Selected article for: "cell response and DC activation"

Author: Warner, Bryce M; Safronetz, David; Stein, Derek R
Title: Current research for a vaccine against Lassa hemorrhagic fever virus
  • Document date: 2018_8_14
  • ID: 3zduon0f_6
    Snippet: Several lines of evidence point to a strong T-cell response to LASV as critical for protection against LF. Defective T-cell responses predominate during severe LASV infection, while strong T-cell responses are typically seen in individuals who can control the infection. In NHP models, undetectable T-cell responses correlate with lethality. In these models, we see decreased proliferation, activation, cytokine production, as well as a lack of T-cel.....

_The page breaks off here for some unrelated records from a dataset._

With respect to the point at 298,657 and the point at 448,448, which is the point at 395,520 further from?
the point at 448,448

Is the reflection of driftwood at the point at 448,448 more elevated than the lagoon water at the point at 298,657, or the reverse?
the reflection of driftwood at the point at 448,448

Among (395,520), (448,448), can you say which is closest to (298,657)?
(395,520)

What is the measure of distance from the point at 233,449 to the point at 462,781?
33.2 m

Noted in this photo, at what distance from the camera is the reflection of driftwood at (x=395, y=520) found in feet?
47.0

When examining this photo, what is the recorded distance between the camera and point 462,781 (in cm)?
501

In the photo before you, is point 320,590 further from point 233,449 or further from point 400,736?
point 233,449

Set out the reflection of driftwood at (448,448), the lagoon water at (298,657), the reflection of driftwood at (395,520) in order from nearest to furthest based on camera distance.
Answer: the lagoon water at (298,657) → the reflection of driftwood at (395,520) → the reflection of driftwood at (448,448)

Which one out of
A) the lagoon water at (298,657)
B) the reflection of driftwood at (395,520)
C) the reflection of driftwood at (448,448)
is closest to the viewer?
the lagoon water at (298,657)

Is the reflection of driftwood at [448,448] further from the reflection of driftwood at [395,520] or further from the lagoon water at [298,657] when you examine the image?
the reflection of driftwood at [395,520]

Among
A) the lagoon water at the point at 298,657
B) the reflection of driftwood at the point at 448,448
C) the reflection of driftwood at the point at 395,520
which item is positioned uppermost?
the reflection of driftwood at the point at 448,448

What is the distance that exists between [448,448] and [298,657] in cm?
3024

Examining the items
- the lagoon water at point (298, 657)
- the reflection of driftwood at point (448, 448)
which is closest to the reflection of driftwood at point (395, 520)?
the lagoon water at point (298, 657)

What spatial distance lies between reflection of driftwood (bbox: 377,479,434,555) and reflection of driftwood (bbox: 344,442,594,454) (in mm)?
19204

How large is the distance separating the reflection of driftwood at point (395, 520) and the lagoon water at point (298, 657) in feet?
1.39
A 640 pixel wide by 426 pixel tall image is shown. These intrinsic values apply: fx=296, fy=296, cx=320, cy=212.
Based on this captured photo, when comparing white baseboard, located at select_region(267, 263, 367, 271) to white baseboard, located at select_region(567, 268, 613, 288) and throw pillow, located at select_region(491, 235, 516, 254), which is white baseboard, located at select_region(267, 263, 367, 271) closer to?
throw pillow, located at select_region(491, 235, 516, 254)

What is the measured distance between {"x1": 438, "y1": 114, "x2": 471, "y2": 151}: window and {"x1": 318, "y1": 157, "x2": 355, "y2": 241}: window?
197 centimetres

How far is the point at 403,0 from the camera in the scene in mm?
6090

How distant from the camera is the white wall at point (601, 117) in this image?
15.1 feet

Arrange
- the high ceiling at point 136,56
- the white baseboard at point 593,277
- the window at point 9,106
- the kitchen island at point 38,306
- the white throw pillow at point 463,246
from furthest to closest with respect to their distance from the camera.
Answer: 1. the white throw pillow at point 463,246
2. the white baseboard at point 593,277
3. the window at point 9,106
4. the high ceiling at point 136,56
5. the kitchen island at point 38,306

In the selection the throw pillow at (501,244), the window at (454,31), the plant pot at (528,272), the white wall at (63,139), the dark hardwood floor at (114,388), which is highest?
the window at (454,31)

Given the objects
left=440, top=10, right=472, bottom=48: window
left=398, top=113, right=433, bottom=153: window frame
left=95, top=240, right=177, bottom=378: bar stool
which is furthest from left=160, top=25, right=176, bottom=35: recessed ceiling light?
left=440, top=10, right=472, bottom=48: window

    Document: Several lines of evidence point to a strong T-cell response to LASV as critical for protection against LF. Defective T-cell responses predominate during severe LASV infection, while strong T-cell responses are typically seen in individuals who can control the infection. In NHP models, undetectable T-cell responses correlate with lethality. In these models, we see decreased proliferation, activation, cytokine production, as well as a lack of T-cell expression of CD25 and CD69, promoting disease progression. 13, 28 As already discussed, the lack of T-cell activation is likely due to an inhibition of the interaction between infected and antigen-primed DCs presenting LASV peptides to T cells. Indeed, LASV-infected DCs are unable to activate CD4 and CD8 T cells in vitro, while DCs infected with MOPV readily activate these cells. 27 The exact mechanisms of T-cell depletion are not clear; however, the ability of LASV to prevent DC activation likely plays a role. There is also evidence that LASV-specific T cells can contribute to disease through macrophage activation, resulting in deleterious cell-mediated inflammatory reactions and damage to secondary lymphoid organs. 29 The role this might play in active suppression of T-cell responses during LASV infection is unclear. This suggests that, while likely important for protection against disease, strong T-cell responses may contribute to pathogenesis and this should be examined further in more appropriate models.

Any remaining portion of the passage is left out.